- [Your assignment]
The part to set down runs from the first line of the data below through the line with "sen : Happy", inclusive; write it exactly and leave out the pictures.

Crawled caption data
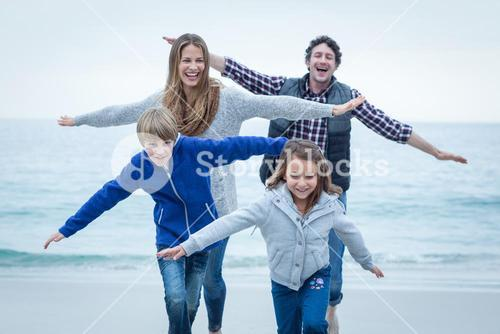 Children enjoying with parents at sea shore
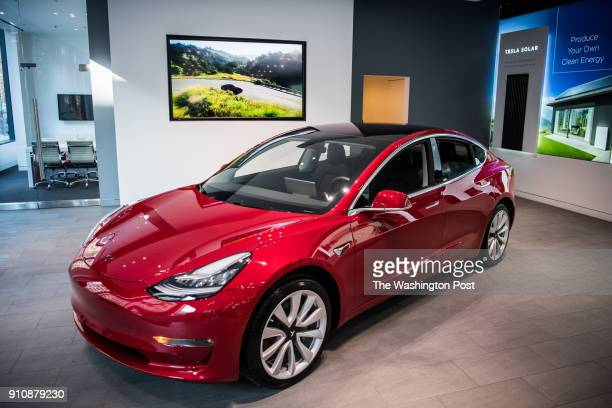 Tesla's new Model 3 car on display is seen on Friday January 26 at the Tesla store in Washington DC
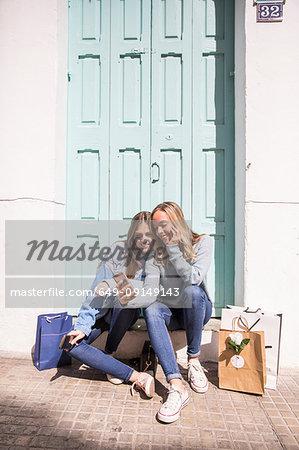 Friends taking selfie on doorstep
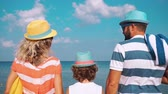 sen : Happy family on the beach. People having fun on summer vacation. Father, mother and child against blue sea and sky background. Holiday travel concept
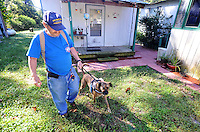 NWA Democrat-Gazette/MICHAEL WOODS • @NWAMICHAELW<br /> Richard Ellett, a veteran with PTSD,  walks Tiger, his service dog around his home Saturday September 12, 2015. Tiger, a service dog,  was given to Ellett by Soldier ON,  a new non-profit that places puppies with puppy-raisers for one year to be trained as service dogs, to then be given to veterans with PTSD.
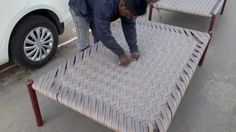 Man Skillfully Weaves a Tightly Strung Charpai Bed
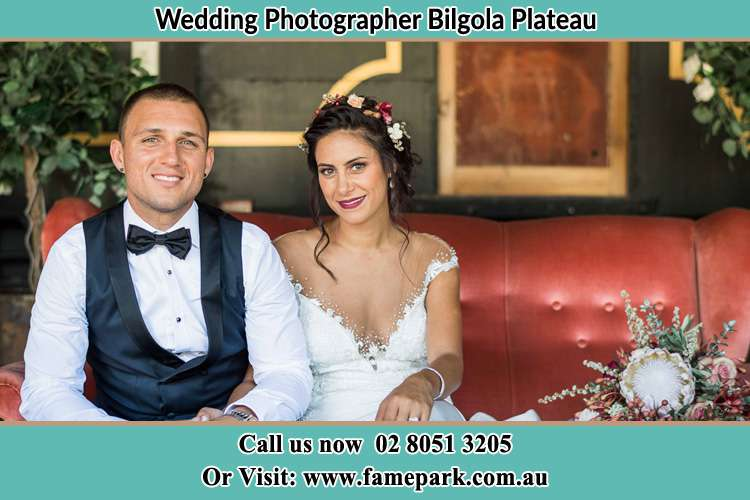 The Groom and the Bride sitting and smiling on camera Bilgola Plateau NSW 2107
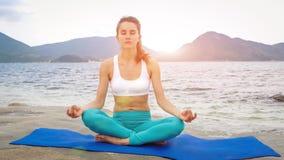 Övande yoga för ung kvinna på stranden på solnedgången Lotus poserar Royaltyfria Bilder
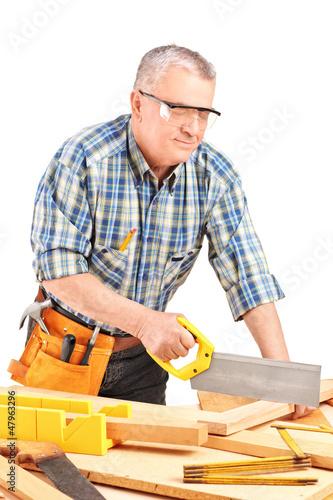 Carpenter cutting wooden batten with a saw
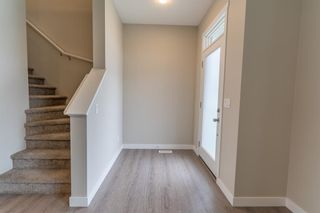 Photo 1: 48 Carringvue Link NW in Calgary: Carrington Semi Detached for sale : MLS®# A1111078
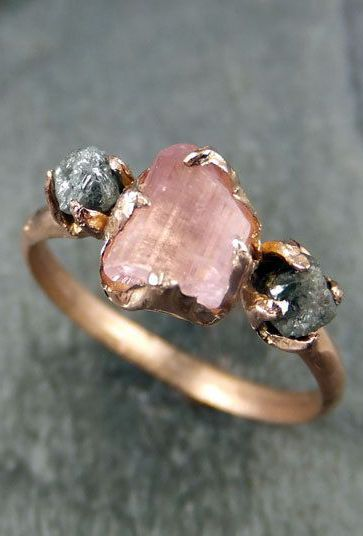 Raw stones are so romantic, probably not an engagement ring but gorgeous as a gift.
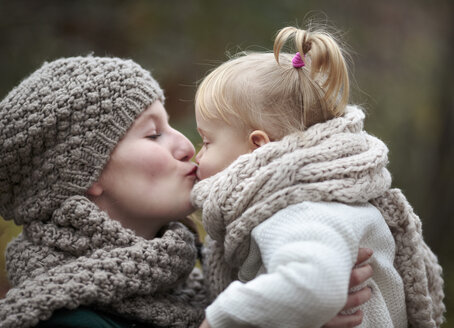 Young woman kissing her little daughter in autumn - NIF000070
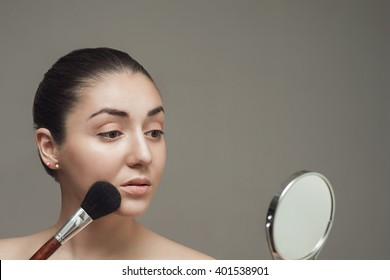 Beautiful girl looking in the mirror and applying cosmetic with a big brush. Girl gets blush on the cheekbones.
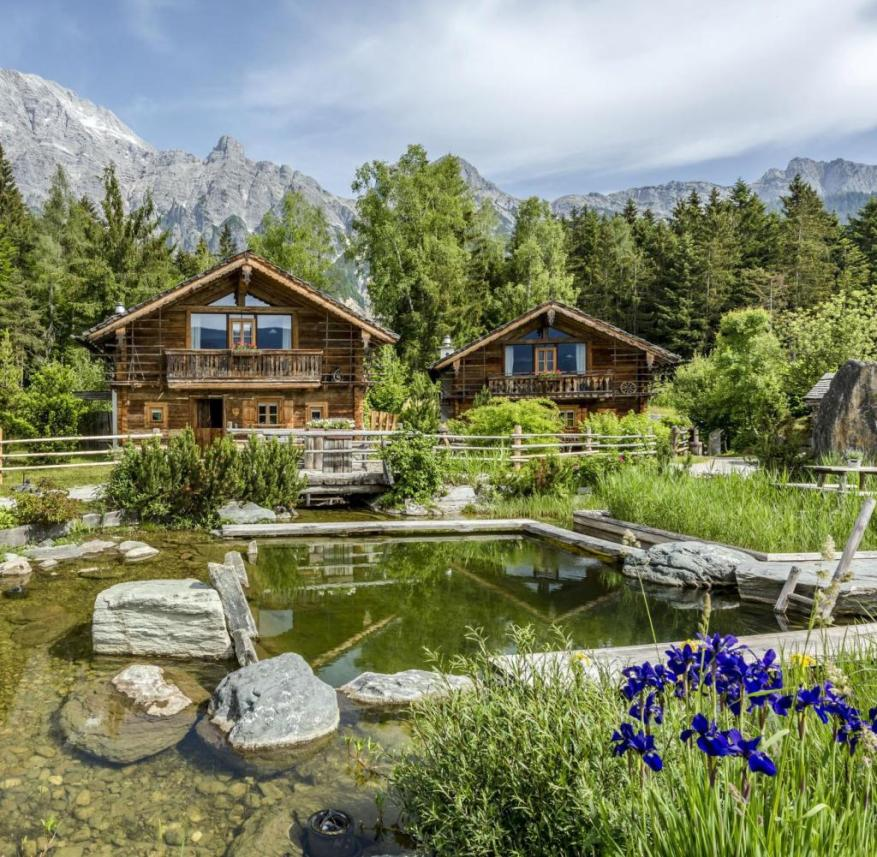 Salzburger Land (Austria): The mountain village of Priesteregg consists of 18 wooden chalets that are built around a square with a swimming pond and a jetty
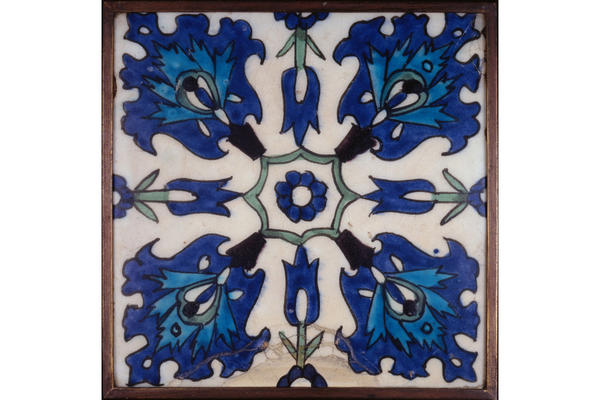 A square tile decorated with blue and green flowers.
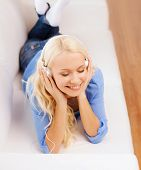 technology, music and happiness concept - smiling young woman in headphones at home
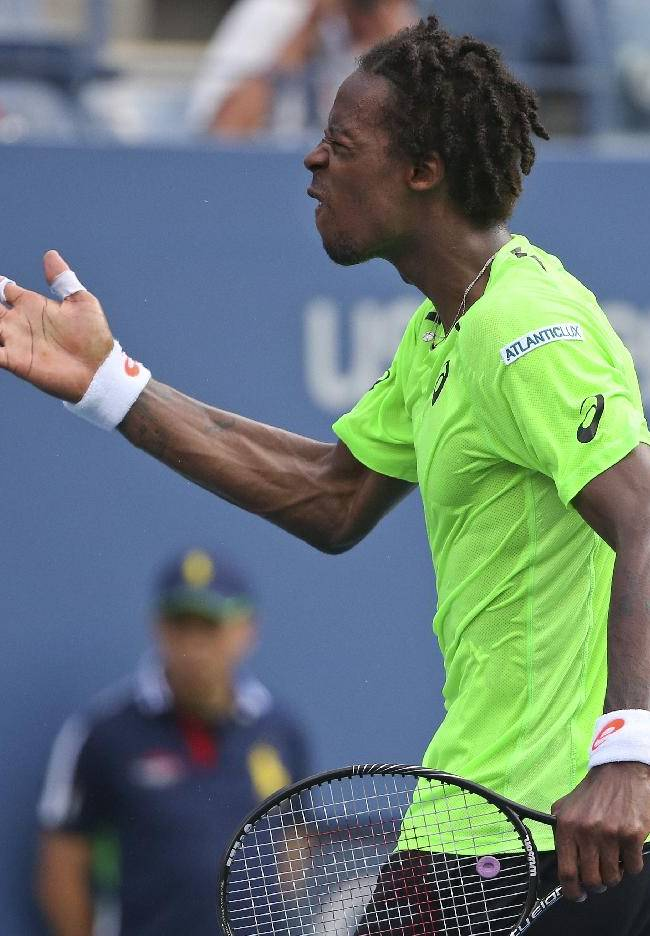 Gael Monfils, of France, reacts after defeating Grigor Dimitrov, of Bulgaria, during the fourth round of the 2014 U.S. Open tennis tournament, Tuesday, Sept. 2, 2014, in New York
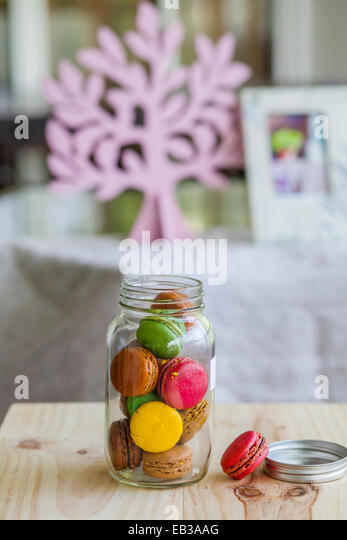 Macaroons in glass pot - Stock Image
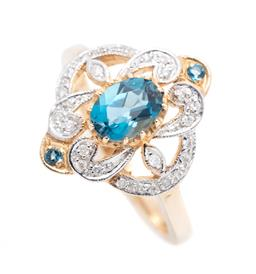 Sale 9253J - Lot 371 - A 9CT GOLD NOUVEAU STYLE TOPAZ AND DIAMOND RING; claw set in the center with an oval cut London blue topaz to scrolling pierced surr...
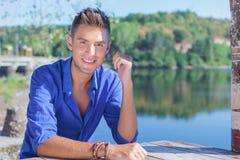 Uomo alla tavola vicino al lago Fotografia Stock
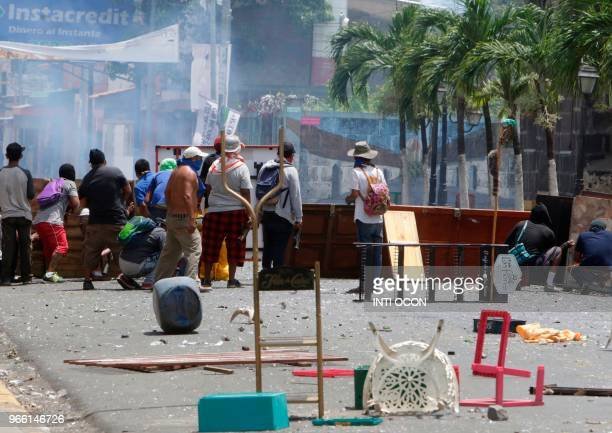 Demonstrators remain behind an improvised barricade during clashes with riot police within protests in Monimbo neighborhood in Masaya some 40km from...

- [Exercise result]
 Children enjoying with parents at sea shore
 Tesla's new Model 3 car on display is seen on Friday January 26 at the Tesla store in Washington DC
 Friends taking selfie on doorstep
 sen : Happy family on the beach. People having fun on summer vacation. Father, mother and child against blue sea and sky background. Holiday travel concept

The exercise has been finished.